In 2006, a man from Vernon, B.C., discovered that a nearby recluse who lived in a truck --and was known to wander after dark wearing night-vision goggles and carrying a rifle -- had staked a claim on his land. After seeing the prospector lurking near his home, the rancher moved his daughter and wife to another house and bought a guard dog. A man in Westport, Ont., couldn't get liability insurance on his 13-acre property last year after discovering 20 trenches, some 100 metres long and three metres deep, that had been dug by a prospector looking for graphite. In 2004, a B.C. court ordered a Kamloops couple off their ranch so a company could begin strip-mining for diatomaceous earth, which is used to make kitty litter.

So what can you do if you drive to your cottage this summer only to find it's become a prospector's playground? Truth is, not much. You can launch a protest to the mining ministry within one year of the claim date, but if the prospector has followed the rules, you'll probably lose. Then again, as one North Frontenac man discovered, prospectors do make mistakes.

Don Huff's property was staked in March, by the same prospector who staked his neighbour's property. But the prospector had staked along incorrect property lines. So Mr. Huff's neighbour secured a prospector's licence, and the pair staked their own claim.
"We're not against mining," says Mr. Huff. "But if there is mining, we want to have control."

As for Mr. Morrison, he's not looking to get around free entry laws; he's decided to fight on a different front: the environment. He's joined with other North Frontenac residents who believe uranium mining will contaminate the earth and poison the water. The group held a meeting a couple of months ago and a hundred people showed up. They held a two-day protest at a Frontenac Ventures' work site in late June. Their ultimate goal: a ban on uranium mining.

George White, the 74-year-old owner of Frontenac Ventures Corporation, isn't worried. He says the anti-mining crowd is trying to scare everybody else with 50-year-old environmental horror stories. Mining today, says Mr. White, is heavily regulated and poses little environmental risk.

Most of the people he's spoken to are in favour of mining, says Mr. White. He's approached more than a dozen residents who own their mineral rights and only one has refused to lease them to Frontenac Ventures, he says.

If his company's exploratory work, which is set to begin soon and may last for five years, ever leads to the opening of a mine, Mr. White says it would be a boon for the region. It could mean up to 600 jobs. To him, the question facing North Frontenac residents is easy. "Do you want prosperity with an environmentally responsible company," he says. "Or do you want to sit back and be negative and put your heads in the sand?"

Conflicts like the one happening in North Frontenac are becoming increasingly frequent in Ontario. Frequent enough that the Ministry of Northern Development and Mines is planning on making a few concessions.

It is considering a proposal that will require prospectors to notify landowners within 60 days of staking a claim.
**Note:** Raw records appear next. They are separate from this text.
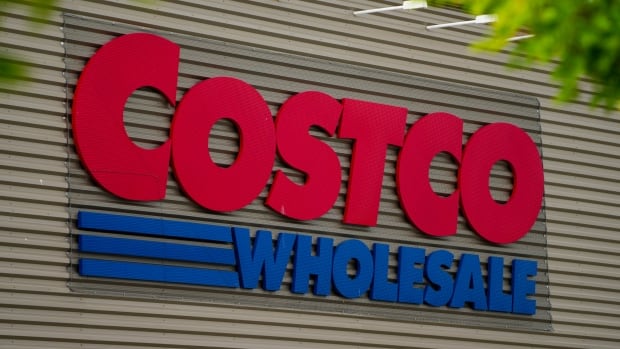 Costco customers shocked after someone drains all the funds from their gift cards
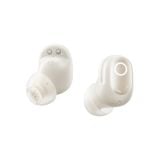  Tai Nghe Không Dây TWS Baseus Bass BD1 (Bluetooth v5.4, 8H, IP55, Punchy Sound) 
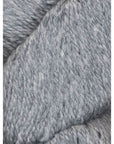 Kathmandu DK 100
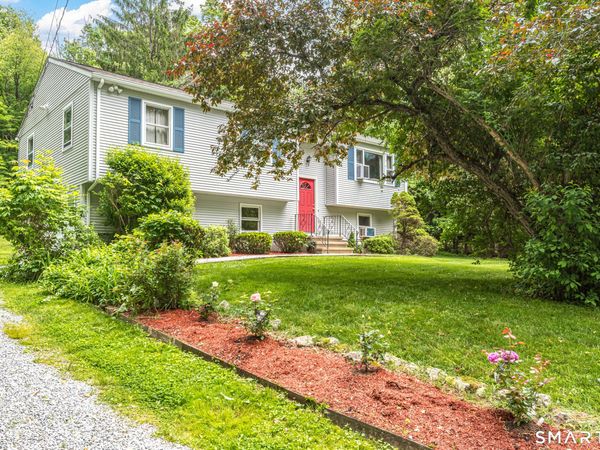 Hebron, CT 06248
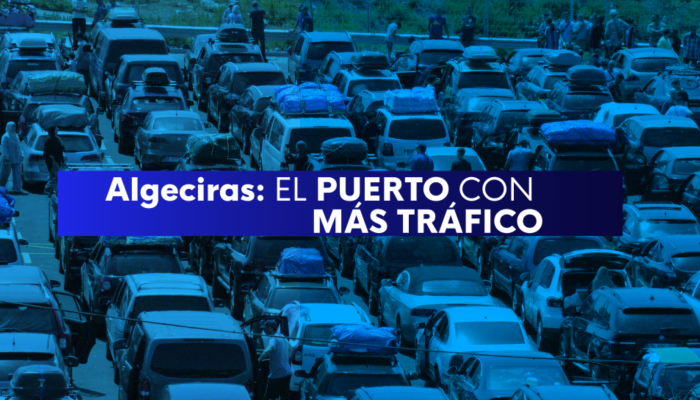 Noticias Andalucía - Fase de salida de la OPE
Mining companies may soon have to notify landowners each time they plan on doing exploratory work instead of just before the first time. The ministry may also adopt a "paper staking" process, which will allow prospectors to stake claims without entering property at all. But these changes, if they do occur, will offer little peace of mind to Mr. Morrison. At any time, miners can drag a five-tonne drill onto his land and there is little he can do to stop them.

"It's a kick in the guts," he says. "I can sit here for 10, 15, 20 years, on pins and needles, waiting for the other uranium shoe to drop."